Molly is a joy to our farm, she has the 12 llamas buffaloed, but beds down with the Nigerian Dwarf goats every evening, right next to "Blue" the Thoroughbred gelding in the next stall. She loves her handful of grain and has started whinnying at the sight of us. This last weekend, she got to meet her special little girl, Kylee, our 4-1/2 year old granddaughter, they became instant friends. Thanks Carol and Jamie for letting us give Molly her forever home.

Izzi said...

"...all of the abuse she has seen in her 11-years of life." ...?

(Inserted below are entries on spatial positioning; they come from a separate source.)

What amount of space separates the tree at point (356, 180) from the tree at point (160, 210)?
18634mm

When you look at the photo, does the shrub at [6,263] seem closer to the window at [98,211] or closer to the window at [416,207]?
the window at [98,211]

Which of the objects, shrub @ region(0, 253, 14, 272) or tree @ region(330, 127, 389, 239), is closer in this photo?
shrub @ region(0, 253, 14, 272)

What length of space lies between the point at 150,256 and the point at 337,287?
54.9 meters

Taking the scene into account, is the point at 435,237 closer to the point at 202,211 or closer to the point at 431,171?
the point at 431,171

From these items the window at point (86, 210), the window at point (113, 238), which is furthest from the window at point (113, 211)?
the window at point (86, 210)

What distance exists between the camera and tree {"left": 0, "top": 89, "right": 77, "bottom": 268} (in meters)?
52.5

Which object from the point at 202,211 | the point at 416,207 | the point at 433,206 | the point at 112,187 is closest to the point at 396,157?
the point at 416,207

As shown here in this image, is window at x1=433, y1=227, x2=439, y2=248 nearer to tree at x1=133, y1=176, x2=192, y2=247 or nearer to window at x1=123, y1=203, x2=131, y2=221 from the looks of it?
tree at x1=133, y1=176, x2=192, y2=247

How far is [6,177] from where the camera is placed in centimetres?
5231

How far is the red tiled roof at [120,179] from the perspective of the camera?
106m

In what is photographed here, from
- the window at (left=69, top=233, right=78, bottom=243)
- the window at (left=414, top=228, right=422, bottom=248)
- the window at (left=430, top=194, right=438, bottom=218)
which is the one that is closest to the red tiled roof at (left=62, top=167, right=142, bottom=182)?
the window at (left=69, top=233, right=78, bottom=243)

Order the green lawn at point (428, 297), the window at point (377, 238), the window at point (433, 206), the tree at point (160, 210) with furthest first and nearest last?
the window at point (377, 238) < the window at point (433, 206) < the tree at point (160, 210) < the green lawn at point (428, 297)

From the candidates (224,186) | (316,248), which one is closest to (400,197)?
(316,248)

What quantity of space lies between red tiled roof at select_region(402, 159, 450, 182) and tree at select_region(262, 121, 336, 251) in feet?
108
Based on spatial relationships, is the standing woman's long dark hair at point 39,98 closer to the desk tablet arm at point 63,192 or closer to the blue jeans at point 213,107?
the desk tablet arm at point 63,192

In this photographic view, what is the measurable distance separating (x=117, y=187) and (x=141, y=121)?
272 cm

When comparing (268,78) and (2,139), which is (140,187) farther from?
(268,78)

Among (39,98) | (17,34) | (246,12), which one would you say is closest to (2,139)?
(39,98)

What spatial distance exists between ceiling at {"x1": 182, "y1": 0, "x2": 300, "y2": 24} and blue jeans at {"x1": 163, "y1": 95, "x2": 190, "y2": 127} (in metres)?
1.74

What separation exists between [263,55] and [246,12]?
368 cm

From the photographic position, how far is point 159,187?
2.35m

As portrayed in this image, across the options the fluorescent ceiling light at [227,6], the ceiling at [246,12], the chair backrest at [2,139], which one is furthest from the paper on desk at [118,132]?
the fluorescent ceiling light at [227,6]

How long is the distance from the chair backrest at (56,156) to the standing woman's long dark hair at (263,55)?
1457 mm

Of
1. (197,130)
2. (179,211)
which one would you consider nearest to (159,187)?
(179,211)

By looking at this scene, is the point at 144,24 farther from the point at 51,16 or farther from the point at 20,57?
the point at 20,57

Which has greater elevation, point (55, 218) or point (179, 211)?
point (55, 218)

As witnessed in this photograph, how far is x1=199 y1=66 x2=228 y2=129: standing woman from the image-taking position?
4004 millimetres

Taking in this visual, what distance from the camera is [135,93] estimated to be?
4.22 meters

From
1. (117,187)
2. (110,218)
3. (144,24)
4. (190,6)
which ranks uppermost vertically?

If Molly could talk she would tell you differently... sometimes very bad things happen to good people, unfortunately it also effects the ones they love, including their animals... horses at least are forgiving souls... Molly isn't a people lover by mistake, her owner was her only friend as all the other horses rejected her because she bullied them... when Molly "grooms" someone (nuzzles) and uses her nose and not her teeth it is because she learned not to use her teeth on people. No other horse would let her get near her to scratch or be scratched, if they did it didn't usually last long. Molly was a misfit, an outcast... she didn't care for the other horses but she didn't want to be alone either. But she was lonely, and she and her owner gave each other solace. Only Molly and Molly's past owner's best friend understood that. But Molly did have a good life at one time, she was not "abused for 11 years", and she was always, and still is, much loved. Sometimes love hurts, whether it's hanging on, or letting go. It's all just very sad, but when you enjoy Molly's company, remember that she loved, and was loved, before... I am glad she can now give all her love to you.

(PS: Don't let her beat Blue up)

~Friend of a friend of Molly

snokit said...

If you know so much about Molly, please share with me, as it can only make her life with us better. Sorry for the "abuse for 11 years" comment, I actualy was referring to the condition she was found in her home in Grand Ronde. We also have a boarder horse here, a 2-year-old Warlander filly, she and Molly are best buddies, I see no sign of her dislike of other horses.

Izzi said...

I'm very glad Molly has found a friend, perhaps she's found she can't bully someone bigger than her (a Warlander is a Friesian x Andalusian isn't it?) so hopefully she has finally decided to play nice.

This web page has some more insight on Molly and her past herd mates:

You can also email me at and I can fill you in more. I'd love to see some current pics of Molly with her new friends too, if you wouldn't mind sharing.

Thanks so much.


snokit said...

The Warlander filly is half Friesian half Lusitano, she left in May, so it is "Blue" and "Molly", and again, I see no signs that Molly is the "bully" you make her out to be, maybe now that she doesn't have to fight for food to survive, she doesn't have to be a bully. I saw "Misti" 4-days ago, she sure looks good, has filled out and shed out to a gorgeous gray and such kind eyes, but still the deformed left front hoof.

Izzi said...

Perhaps she has learned she cannot bully those bigger than her. I have a picture of her standing with her front hooves smack in the middle of a stock tub filled with grain, there were 4 other stock tubs filled with grain as well, but if she got it into her mind she wanted a particular one she would always run everyone else off and take it over. If she was in a herd again I'm sure you would see she hasn't changed. I'm glad she and Misti are doing well, I wish Jamie would update more on the others, I haven't heard anything about them in a long time...

Izzi said...

PS: Molly has always been that way, even in times of plenty. It never mattered how much food there was, if she wanted it she made sure she got it. Molly never "fought for food", it was the others who had to spend their time dodging her, even when there was more than enough to go around. It was always "whatever Molly wants, Molly gets".